Por fim, a "preguiça" vem do latim pigritia. Do latim vulgar, a palavra virou pereza em espanhol, sendo que os -i- breves se tornaram e, a sequência ti+vogal se tornou z e o -g- do encontro consonantal -gr- caiu, regularmente. Em português e em galego (língua em que se diz preguiza), o segundo -i- se manteve por influência do iode de -ti- e houve o deslocamento do -r- da sílaba tônica original (-gri-) para a primeira sílaba (pigritiam > *pegriça > "preguiça"). Obviamente, o -u- na sílaba -gui- é puramente ortográfico e não precisa ser explicado à luz dos metaplasmos. Do século 15 ao 18, a julgar pelo Dicionário Houaiss, convivia com a forma pigriça e no 19 também há um perguiça. O deslocamento do -r- tem o nome de hiperbibasmo em estudos etimológicos e nesse caso específico, atuou-se analogicamente as palavras prefixadas em pre-, já que não é comum haver hiperbibasmos em que o -r- saia de uma sílaba tônica pesada (com duas consoantes iniciais, a saber, -gri-) e vá para uma leve (pi-): o contrário é o que costuma ocorrer, como em "vidro" > vrido.
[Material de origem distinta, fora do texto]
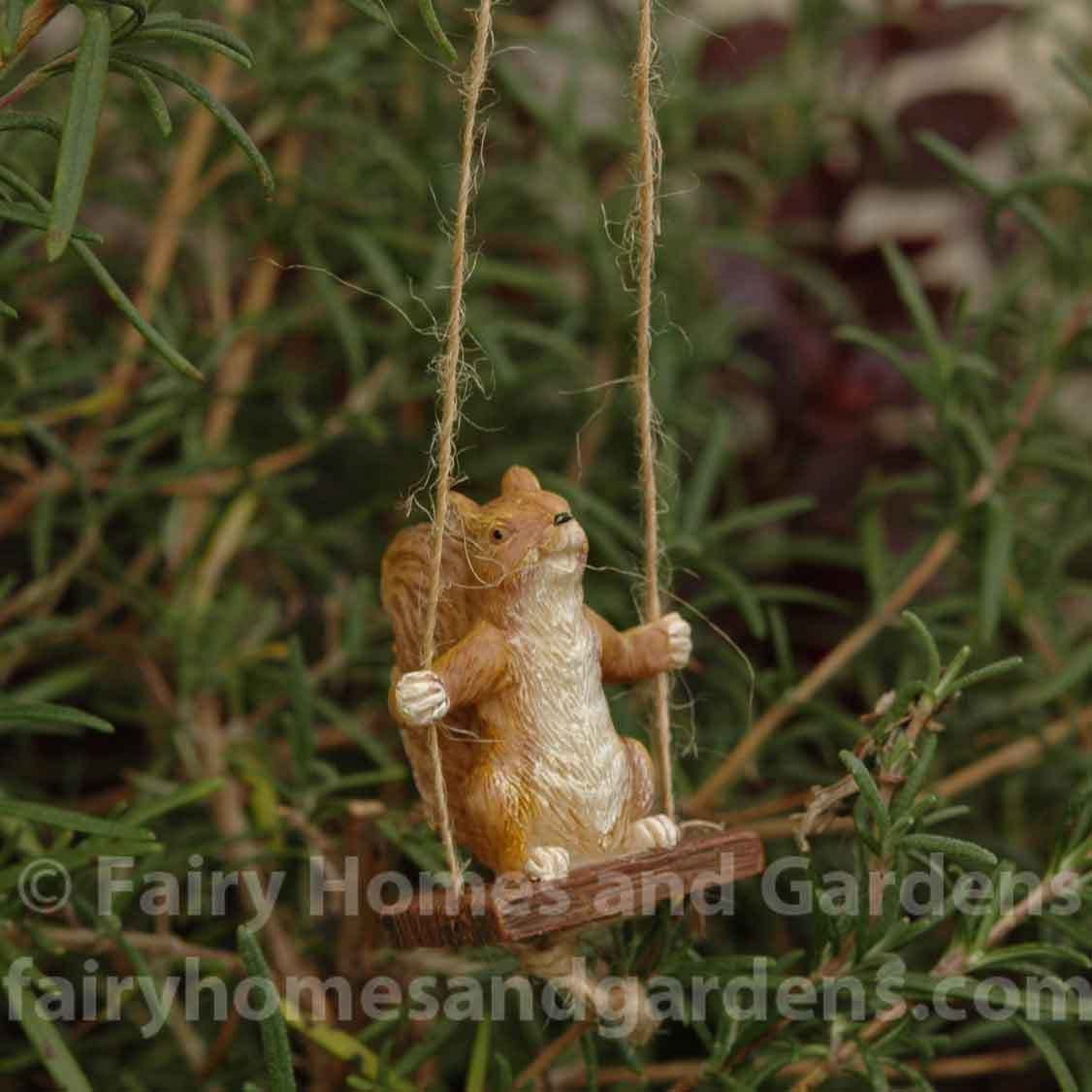 Miniature squirrel on a swing squirrel miniatures and swings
A palavra latina pigritia é um substantivo abstrato formado sobre o adjetivo piger, "preguiçoso". Os dicionários também abonam pigro, mas tal palavra é muito erudita. Esse adjetivo latino se aproxima do verbo piget, "fazer devagar, ser moroso, fazer de má vontade" (mais tarde: "estar desgostoso, ter pena" e, inversamente "causar aborrecimento, contrariar") e, de fato, um derivado de piger, a saber, o verbo pigrari também significa "fazer lentamente, ser lento". O dicionário etimológico latino de Ernout & Meillet não encontra nenhuma etimologia para essa palavra.

Meandros semânticos
Fazer estudos semelhantes aos que acabamos de apresentar, sobre campos semânticos, revela vários meandros das palavras, os quais desconhecemos, com os quais não estamos acostumados ou para os quais estamos desatentos. De fato, a polissemia das palavras portuguesas não se deve somente à riqueza ou ao gênio da nossa língua, embora, desde o Renascimento, o discurso nacionalista das gramáticas tenha calado fundo. Muito dos sentidos de nossas palavras são provenientes já do latim ou vieram de outras línguas e somente uma pesquisa histórica pode de fato nos mostrar quais foram. É interessante perceber que uma palavra como "pecado" possa ser usada com outras acepções. Em romeno, pacat é uma interjeição de lástima, equivalente a "que pena!". Na verdade, se pensarmos bem (e se investigarmos, para compensar o nosso desconhecimento de parte da língua), há momentos e lugares específicos em que se usa a mesma expressão: "que pecado!". Por quê? Somente uma investigação etimológica pode responder (e não chutes).

Também quando dizemos que algo está "impecável", temos de voltar ao latim, uma vez que impeccabilis é "quem não cometeu uma falta", ou seja, o inocente. Algo que não comete faltas não tem falhas, por isso, quando dizemos que alguém "fala um inglês impecável", é nesse sentido que se sustenta a metáfora. No entanto, a expressão não é portuguesa, uma vez que a encontramos o mesmo sentido no francês impeccable (aliás, tão frequente que na língua coloquial, existe a forma impec, "excelente"). É mais provável que, por modismo, tenha vindo do francês, que influenciou as línguas de toda a Europa por séculos. O contrário seria difícil de imaginar.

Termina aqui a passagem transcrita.